What should AstraZeneca do to rebuild part of trust and security? Or, more precisely, what can they do at this stage?
There is no more drama. This vaccine project had more plot twists than an Agatha Christie novel. What they need to do is just generate and disseminate good and reliable data. Obviously, this was done. From now on, they will submit an application for emergency use authorization. And the FDA will analyze your raw data and tell the world what it thinks about how well this vaccine works. And this will be an extraordinarily important step in the process of this vaccine.
Speaking of which, the trial we are talking about was intended to support this application to the FDA, but the vaccine is unlikely to be presented to the regulator until a month or two from now, at which point the US may have a sufficient supply of other Covid vaccines. -19 to meet your needs. So, what do you think is the probability that, despite all this contentious debate, the AstraZeneca vaccine will never actually be distributed in the United States?
You know, I think it’s a possibility.
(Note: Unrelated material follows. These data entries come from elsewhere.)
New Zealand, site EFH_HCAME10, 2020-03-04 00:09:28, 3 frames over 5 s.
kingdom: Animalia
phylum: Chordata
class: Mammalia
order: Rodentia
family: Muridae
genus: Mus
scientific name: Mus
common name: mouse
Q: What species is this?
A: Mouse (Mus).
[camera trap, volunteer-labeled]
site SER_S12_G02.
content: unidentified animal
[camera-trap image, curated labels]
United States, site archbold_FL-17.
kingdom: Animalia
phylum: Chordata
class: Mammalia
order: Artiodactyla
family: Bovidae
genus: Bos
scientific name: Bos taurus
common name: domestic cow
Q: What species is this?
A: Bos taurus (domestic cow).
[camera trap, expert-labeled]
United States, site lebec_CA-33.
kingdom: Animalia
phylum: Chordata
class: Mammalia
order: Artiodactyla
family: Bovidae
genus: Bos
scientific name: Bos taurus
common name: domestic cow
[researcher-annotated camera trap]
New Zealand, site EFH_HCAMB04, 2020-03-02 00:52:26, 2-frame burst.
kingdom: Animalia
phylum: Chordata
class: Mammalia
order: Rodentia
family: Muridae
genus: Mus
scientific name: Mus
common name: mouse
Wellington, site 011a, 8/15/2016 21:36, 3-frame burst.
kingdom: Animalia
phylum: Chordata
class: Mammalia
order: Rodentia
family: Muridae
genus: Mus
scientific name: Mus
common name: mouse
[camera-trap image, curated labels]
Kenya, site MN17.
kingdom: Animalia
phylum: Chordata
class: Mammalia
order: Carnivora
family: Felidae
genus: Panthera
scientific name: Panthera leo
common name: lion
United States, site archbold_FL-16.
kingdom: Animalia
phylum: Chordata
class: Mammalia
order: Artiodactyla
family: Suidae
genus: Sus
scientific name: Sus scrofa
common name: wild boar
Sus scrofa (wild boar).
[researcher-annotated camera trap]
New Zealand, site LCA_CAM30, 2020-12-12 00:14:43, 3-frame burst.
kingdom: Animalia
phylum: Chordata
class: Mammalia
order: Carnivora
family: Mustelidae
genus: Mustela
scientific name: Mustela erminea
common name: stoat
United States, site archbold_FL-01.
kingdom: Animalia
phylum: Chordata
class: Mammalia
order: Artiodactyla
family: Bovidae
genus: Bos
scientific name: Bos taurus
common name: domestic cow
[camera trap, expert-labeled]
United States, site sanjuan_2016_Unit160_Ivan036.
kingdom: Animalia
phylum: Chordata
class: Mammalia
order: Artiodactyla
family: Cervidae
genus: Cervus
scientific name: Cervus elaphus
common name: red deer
I don’t think I’m sure we know at this point. One of the things we have to see is that, at some point, people will have to start vaccinating children and trials will be needed to test the various vaccines and children. And there is a high likelihood, I think, that one or two of the vaccines may be more useful in children than others. If they are less reactive, for example. Parents don’t like to see their children having problems after getting the vaccine. So, if you can find a vaccine, one of the vaccines, or two of the vaccines that are less reactive in children, then these are probably the ones that would be used.
So, would I close the door on the possibility that this vaccine could have some use in the United States? No. Do I think it is a possibility that is not used or is not widely used in the United States? Yes, I think it is a possibility. Just from the point of view of what you said yourself, the United States may not need this vaccine or anything at all when it is available for use here.